La matraca volverá a sonar en Carcaixent

Unos voluntarios restauran el mecanismo que se utilizaba como alternativa al toque de campanas cuando estas enmudecen en Semana Santa en señal de luto

Eva Gomis, durante los trabajos de restauración de la matraca en el campanario.

Eva Gomis, durante los trabajos de restauración de la matraca en el campanario. / Levante-EMV

La matraca del campanario de la parroquia de la Asunción de Carcaixent volverá a sonar la próxima Semana Santa tras varias décadas de silencio. De hecho, su sonido estridente ya se ha podido escuchar en las pasadas fiestas falleras con motivo de las pruebas realizadas en el proceso de restauración impulsado por un grupo de vecinos sensibilizados con la recuperación de este elemento patrimonial que había caído en el olvido, y algunos residentes incluso lo confundieron con una traca.

Detalle de la matraca.

· · · · ·

## Tareas a realizar
1/ Responda con los datos de la noticia sobre la matraca de Carcaixent:
(a) ¿En el campanario de qué parroquia se encuentra la matraca?
(b) ¿En qué fiestas pudo oírse ya su sonido durante las pruebas?
(c) ¿Con qué confundieron ese sonido algunos residentes?
2/ Resuma la noticia sobre la matraca de Carcaixent en dos oraciones.
3/ Prolongue la noticia sobre la matraca de Carcaixent a partir del punto en que termina.

Registros almacenados:
· · · · ·

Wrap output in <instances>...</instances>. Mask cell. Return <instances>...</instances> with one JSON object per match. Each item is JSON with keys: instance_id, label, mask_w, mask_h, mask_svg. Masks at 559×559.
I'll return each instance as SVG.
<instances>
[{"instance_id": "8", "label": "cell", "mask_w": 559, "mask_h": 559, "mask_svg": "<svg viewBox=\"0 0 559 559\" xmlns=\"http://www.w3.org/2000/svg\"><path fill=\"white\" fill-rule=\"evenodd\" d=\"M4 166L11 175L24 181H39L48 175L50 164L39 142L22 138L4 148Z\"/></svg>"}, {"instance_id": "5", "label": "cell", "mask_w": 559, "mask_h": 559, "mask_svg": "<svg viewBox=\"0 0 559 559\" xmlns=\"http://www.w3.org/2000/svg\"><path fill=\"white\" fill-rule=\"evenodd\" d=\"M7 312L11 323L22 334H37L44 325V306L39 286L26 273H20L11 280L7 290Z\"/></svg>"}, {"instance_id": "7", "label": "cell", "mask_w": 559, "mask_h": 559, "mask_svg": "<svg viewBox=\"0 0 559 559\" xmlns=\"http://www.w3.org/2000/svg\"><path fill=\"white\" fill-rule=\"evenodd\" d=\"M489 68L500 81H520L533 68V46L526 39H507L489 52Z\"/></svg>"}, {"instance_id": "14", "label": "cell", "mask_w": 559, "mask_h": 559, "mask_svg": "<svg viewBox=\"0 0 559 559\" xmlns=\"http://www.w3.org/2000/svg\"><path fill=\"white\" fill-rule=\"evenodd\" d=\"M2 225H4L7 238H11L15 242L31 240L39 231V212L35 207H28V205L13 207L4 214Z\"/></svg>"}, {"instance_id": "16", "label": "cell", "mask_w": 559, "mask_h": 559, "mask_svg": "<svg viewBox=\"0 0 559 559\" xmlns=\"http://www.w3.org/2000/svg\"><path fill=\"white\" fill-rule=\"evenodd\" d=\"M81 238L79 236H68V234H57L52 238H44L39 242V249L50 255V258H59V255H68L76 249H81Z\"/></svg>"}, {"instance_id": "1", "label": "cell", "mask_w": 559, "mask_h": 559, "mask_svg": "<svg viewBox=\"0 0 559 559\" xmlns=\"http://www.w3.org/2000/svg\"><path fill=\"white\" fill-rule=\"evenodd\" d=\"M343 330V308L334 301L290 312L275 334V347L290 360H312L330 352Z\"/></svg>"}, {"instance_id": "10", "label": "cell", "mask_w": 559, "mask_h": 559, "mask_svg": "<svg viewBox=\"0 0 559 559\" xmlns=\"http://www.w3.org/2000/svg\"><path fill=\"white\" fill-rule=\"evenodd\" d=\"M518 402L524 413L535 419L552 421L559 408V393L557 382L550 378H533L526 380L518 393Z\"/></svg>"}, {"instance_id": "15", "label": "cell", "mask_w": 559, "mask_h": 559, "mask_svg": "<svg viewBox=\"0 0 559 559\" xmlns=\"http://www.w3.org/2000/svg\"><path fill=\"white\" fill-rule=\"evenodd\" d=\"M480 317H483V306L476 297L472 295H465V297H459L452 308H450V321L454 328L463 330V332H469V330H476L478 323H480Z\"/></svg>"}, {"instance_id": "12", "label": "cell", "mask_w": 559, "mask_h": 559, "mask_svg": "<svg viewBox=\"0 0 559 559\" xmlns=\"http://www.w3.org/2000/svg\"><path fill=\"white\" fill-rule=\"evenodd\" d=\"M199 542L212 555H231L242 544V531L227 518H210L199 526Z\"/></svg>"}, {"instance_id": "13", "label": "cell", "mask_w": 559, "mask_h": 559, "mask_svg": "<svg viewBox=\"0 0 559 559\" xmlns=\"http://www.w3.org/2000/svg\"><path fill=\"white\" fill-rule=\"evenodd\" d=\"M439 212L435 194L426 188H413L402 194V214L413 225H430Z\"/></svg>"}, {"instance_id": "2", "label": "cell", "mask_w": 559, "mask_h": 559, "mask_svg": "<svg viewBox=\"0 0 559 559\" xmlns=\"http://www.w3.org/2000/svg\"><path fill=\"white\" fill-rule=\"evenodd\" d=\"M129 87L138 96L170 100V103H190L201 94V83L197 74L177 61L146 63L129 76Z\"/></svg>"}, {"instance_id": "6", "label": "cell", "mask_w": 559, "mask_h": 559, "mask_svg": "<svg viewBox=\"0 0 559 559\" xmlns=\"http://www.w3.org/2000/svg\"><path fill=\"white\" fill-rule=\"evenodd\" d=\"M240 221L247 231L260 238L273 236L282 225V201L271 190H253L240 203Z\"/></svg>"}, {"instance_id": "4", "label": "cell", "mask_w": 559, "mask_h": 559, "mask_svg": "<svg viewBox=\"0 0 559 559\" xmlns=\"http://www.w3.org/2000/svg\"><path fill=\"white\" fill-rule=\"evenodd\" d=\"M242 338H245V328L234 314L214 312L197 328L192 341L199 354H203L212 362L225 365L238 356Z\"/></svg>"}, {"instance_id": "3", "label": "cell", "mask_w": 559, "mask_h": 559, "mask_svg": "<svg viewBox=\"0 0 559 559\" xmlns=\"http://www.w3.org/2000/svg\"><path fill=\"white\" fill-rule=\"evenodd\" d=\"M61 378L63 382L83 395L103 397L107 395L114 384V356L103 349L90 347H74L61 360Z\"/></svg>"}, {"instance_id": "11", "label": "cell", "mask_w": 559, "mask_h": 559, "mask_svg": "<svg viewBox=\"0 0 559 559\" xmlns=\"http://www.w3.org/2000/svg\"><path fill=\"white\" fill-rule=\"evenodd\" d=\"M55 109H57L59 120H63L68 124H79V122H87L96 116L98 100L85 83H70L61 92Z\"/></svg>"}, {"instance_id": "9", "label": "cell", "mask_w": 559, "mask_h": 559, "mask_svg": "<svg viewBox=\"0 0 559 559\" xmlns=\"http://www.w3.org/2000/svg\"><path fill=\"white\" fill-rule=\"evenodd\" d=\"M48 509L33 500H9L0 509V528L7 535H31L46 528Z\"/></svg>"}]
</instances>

· · · · ·

## Respuestas a tareas
1/
(a) En el de la parroquia de la Asunción de Carcaixent.
(b) En las pasadas fiestas falleras.
(c) Con una traca.

2/ Un grupo de vecinos voluntarios restaura la matraca del campanario de la parroquia de la Asunción de Carcaixent, un mecanismo que sustituía al toque de campanas cuando estas enmudecían en Semana Santa en señal de luto. Tras varias décadas de silencio, volverá a sonar la próxima Semana Santa, y su sonido estridente ya se oyó en las pruebas realizadas durante las pasadas fiestas falleras.

3/
Detalle de la estructura de madera. / Levante-EMV

La también conocida como «barjola» es un instrumento de percusión de la familia de los idiófonos -aquellos que producen el sonido por la vibración del propio cuerpo sin uso de cuerdas, membranas, ni columnas de aire-, que consta de una especie de rueda de madera con palas que sobresalen y varias piezas articuladas a modo de martillos que golpean las palas cuando giran. La matraca tiene un uso muy limitado ya que su toque sustituye al de las campanas para llamar a los oficios religiosos del Viernes Santo y a la vigilia del Sábado de Gloria, ya que al conmemorar la muerte de Jesucristo las campanas enmudecen esos días en señal de luto y vuelven a repicar con motivo de la Resurrección.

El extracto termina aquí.